Interesting approach to the problem. The issue you are having is because total is not === to the sum in the situations where all the letters are present, so it is returning String.fromCharCode(total-sum) instead of undefined. One possible solution could be checking if (lastletter === total-sum) in the ternary instead of (total===sum).
Ah, cool! Thanks Lucas! That should have been obvious to me!
I was trying to find a way without for loops, but instead I confused myself so much that I had to use one.
I’ve just had a search on why to avoid for…in and regular for loops, but I can’t seem to find any evidence against for…of.
I think it looks like they are good for functional programming because they’re less likely to give unexpected results?
Are these types of loops good to use, or should I try to find another way, like recursion?
Unless you are dealing with huge amounts of data I wouldn’t worry too much about which type of loop you use, the differences aren’t very significant so I’d focus on readability first and then come back to refactor if you find a function is slowing your code down.

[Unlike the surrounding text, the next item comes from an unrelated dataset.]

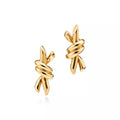 Tiffany Knot Small Gold Earrings—Hand-polished stud earrings featuring the signature organic knot design | Minimalist luxury gold jewelry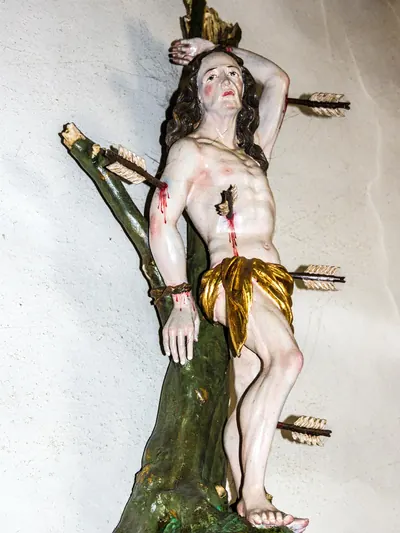Sebastiansfigur am Baumstamm mit Pfeilen in Brust, Bein und Arm, Blut an den Wunden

If you do plan on working with large amounts of data it may be helpful to research Big O notation in JavaScript.
In general I’d only be super concerned about time complexity/performance when dealing with nested loops, which can cause significant performance losses.
I’m not an expert on the subject by any means but from what I’ve read it seems like in most cases recursion is less performant than iteration in JS if a single iteration solution is possible. If I understand it correctly this may change once more browsers add support for tail call recursion optimization. http://2ality.com/2015/06/tail-call-optimization.html
Thank you for the info. I definitely want to adopt and learn best practices the first time, instead of having to re-learn. I’ll research Big O notation so!